= Quoted text =

One moment in my life changed my perspective on motherhood for good, and it came when I asked my 93-year-old grandmother to tell me about her favorite season of her life.
Her answer? The years when her children were little.
I was surprised. This was a woman who had lived almost a century! My grandmother had traveled the world, lived a long rich life, and enjoyed a retirement many would only dream of.
At the time, I was in the thick of raising my own little ones. I wondered at her love for these years. Was I cherishing them like I should? If these days were truly the best, why did I often find myself so weary? Why was exhaustion, not gratefulness, my natural inclination in this season?
The reality is, with motherhood often comes loneliness and exhaustion. I work with a lot of moms through WinShape Camps, and many of them feel that way, especially when they’re in the thick of challenging seasons with their children. Polls suggest that nearly all — between 80-90% — of new moms experience either periodic or permanent feelings of isolation. Some mothers only feel this way for a short while; others feel it for a very long time.
But mothers are resilient.
So we wake up at 2:00 a.m. night after night. We feed them, we keep them clean, we tell them stories and love them the best we can. Then they get a little older and our time is spent answering a steady stream of questions, driving them places, running an increasingly complicated household, and helping them with homework and heartache.

= Information shown =

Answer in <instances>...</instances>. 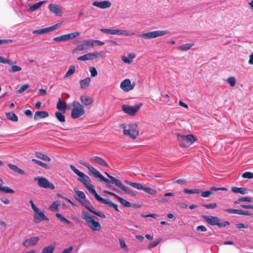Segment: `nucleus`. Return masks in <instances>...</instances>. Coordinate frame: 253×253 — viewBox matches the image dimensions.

= Set exercise =
Decide whether each statement agrees with the motherhood text, answering yes or no and quoting the words of the text that settle it: (a) The grandmother was 93 years old when she was asked about her favorite season. (b) Polls suggest that fewer than half of new moms feel isolated. (c) The grandmother named her retirement as her favorite season of life.

= Result =
(a) Yes: "my 93-year-old grandmother"
(b) No: "nearly all — between 80-90% — of new moms experience either periodic or permanent feelings of isolation"
(c) No: "The years when her children were little."